After the service I headed out into town. First stop was Times Square. (Click the images below to enlarge). The square is just super busy and it’s not that big a deal, some signs on the walls and people staring at them. It was also a special Diwali festival, so the place was full of people queuing up to get Indian food. On top of this they were relaying the sidewalks so it was impossible to walk anywhere.

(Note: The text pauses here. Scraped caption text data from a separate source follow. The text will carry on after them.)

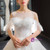 White Tulle Appliques Pleats Wedding Dress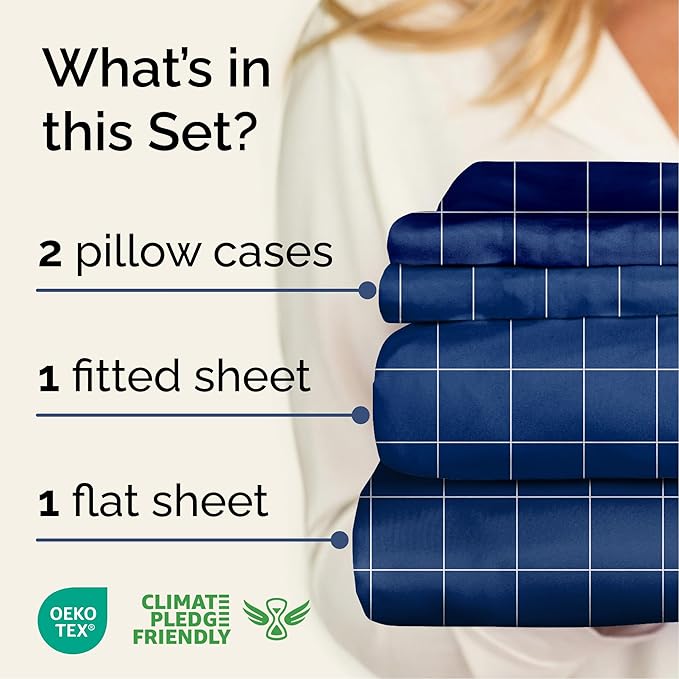 CGK Unlimited Blue Grid Bed Sheet Set – 1 Flat & 1 Fitted Sheet & 2 Pillowcases w/Deep Pockets – Wrinkle & Fade Resistant - Soft, Breathable & Cooling – Checkered Grid Bed Set, Seasons - Full Size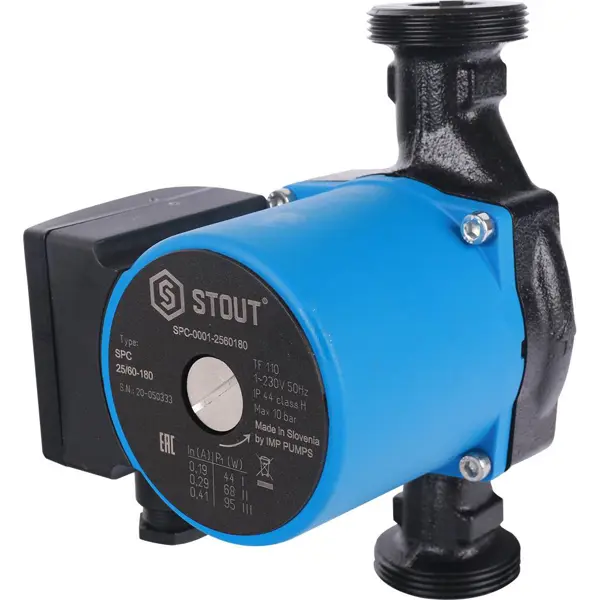 Насос циркуляционный Stout 25-60 180 мм насос циркуляционный stout spc 0001 2580180 25 80 180 для заполнения системы отопления
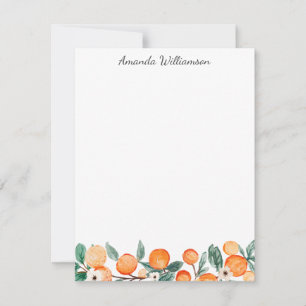 Carte De Correspondance Aquarelle Citrus Orange Fruit Personnalisé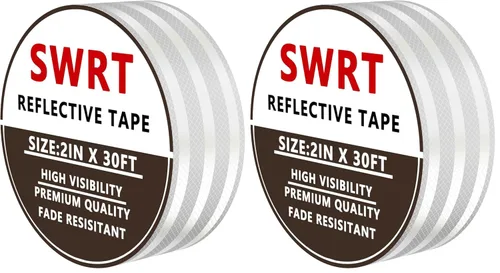 Miniatura 11 de SWRT Cinta reflectante de 2 pulgadas x 30 pies para exteriores, impermeable, DOT-C2, resistente a la decoloración, cinta reflectante blanca, cinta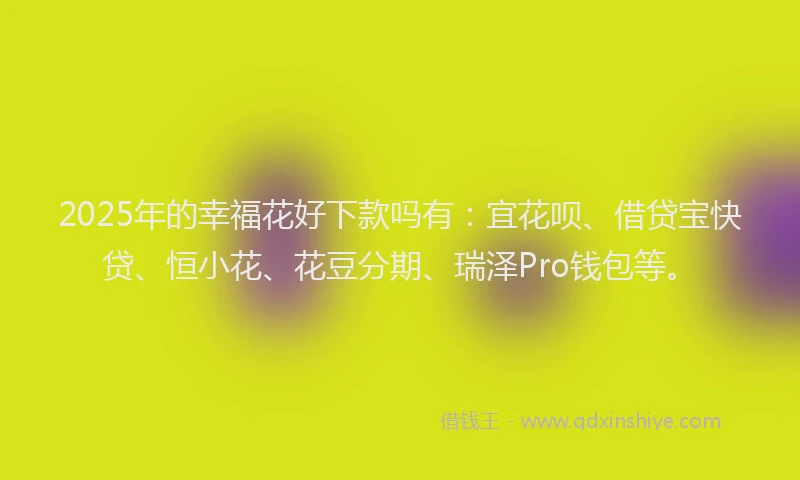 2025年的幸福花好下款吗有：宜花呗、借贷宝快贷、恒小花、花豆分期、瑞泽Pro钱包等。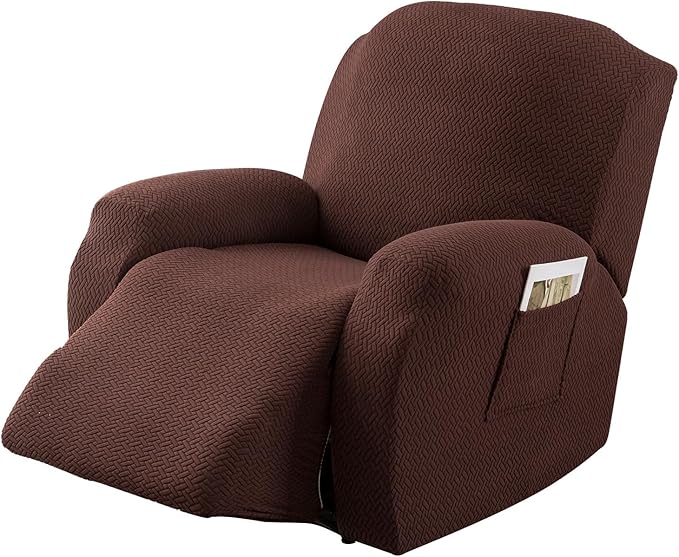 Genina Recliner Chair Covers, Stretch Reclining Chair Cover, Recliner Sofa Slipcovers Stripe Jacquard Lazy Couch Covers Furniture Protector Covers for Pet Kid (Chocolate, 1 Seat)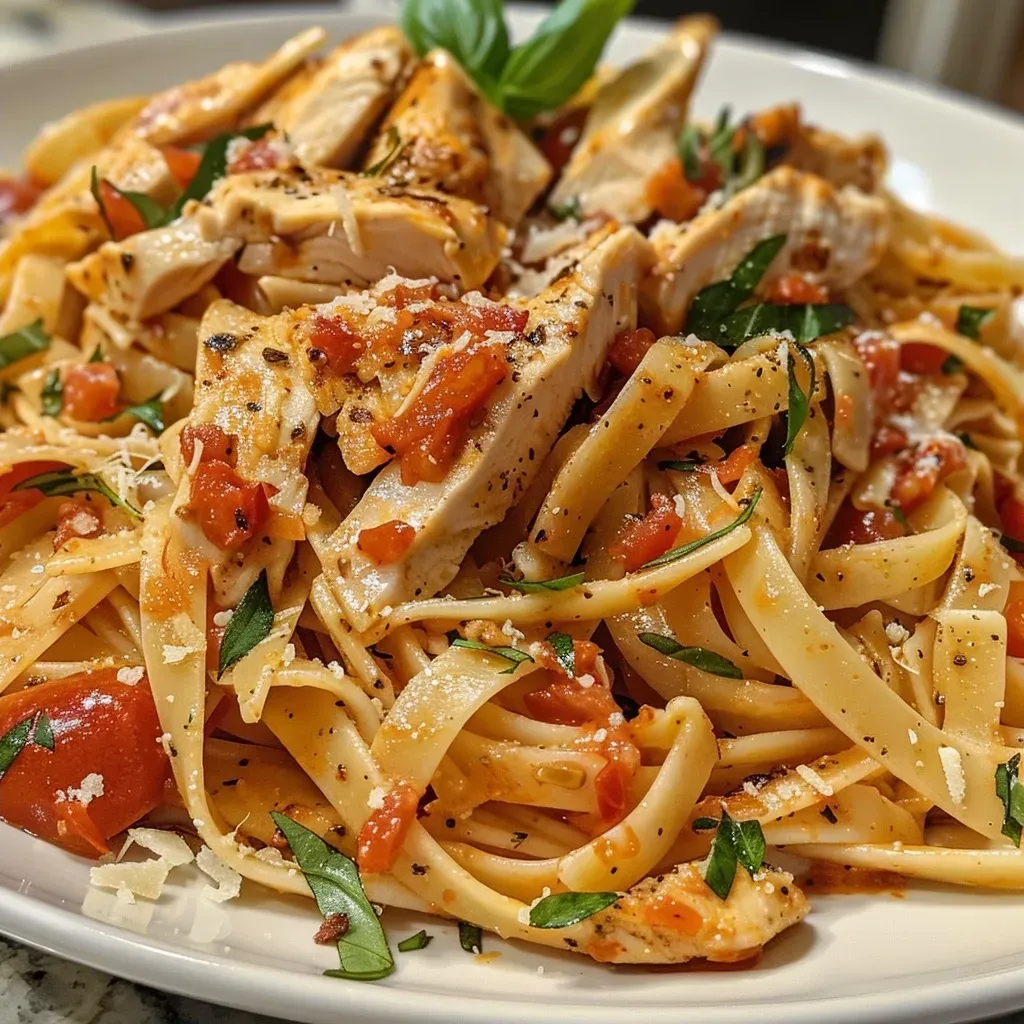 A side view of juicy Italian chicken pasta with fettuccine and a rich tomato sauce.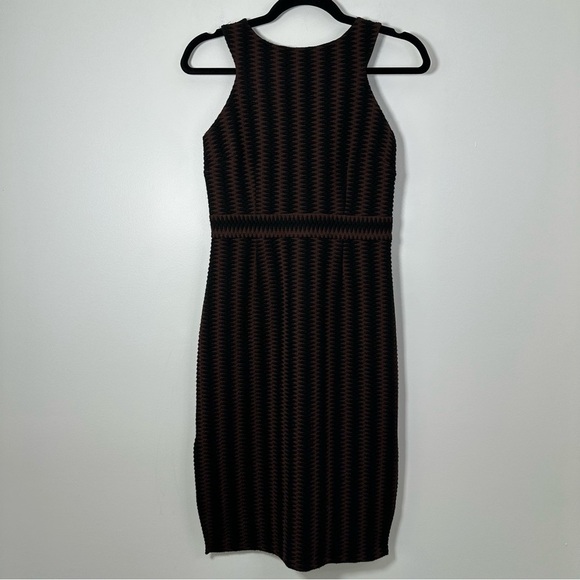 Anthropologie Maeve Meridian Midi Textured Black Brown Striped Dress Size S - Picture 3 of 8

The World Trade Center Memorial
Take the underground from Times Square to the WTC Memorial. It is well worth a visit and by 7-8pm it is pretty quiet. It looks absolutely magnificent with the waterfalls at the the centre of the WTC site. There is also a new shopping centre covered in white marble in the shape of a dinosaur skeleton. The area is not that big itself and they managed to dig up the sidewalks here, too. It felt like the entire city was a massive building site.
Brooklyn Bridge at Night
I was hoping to take a bus or the subway to Brooklyn Bridge but it turned out walking was much faster. Manhattan is not wide at all so if you have the energy just walk everywhere. It will save you the hassle of getting on the filthy and slow subway.
The subway ticket cost $31 for a week and is also valid on the bus and other forms of transport. However, it is only valid in New York! Which sucks if you are staying in New Jersey! Every time I crossed the bridge to New York I had to pay a separate fare for the bus. It also took almost an hour and a half to get back to the motel from downtown New York. In retrospect it was a silly thing to book in Fort Lee. Even Meadowlands was better, where I stayed for my fourth night.
Anyhow, Brooklyn Bridge looked fascinating at night and I managed to take some awesome photos. By this time I was totally exhausted so I headed back to the hotel for an awful night’s sleep.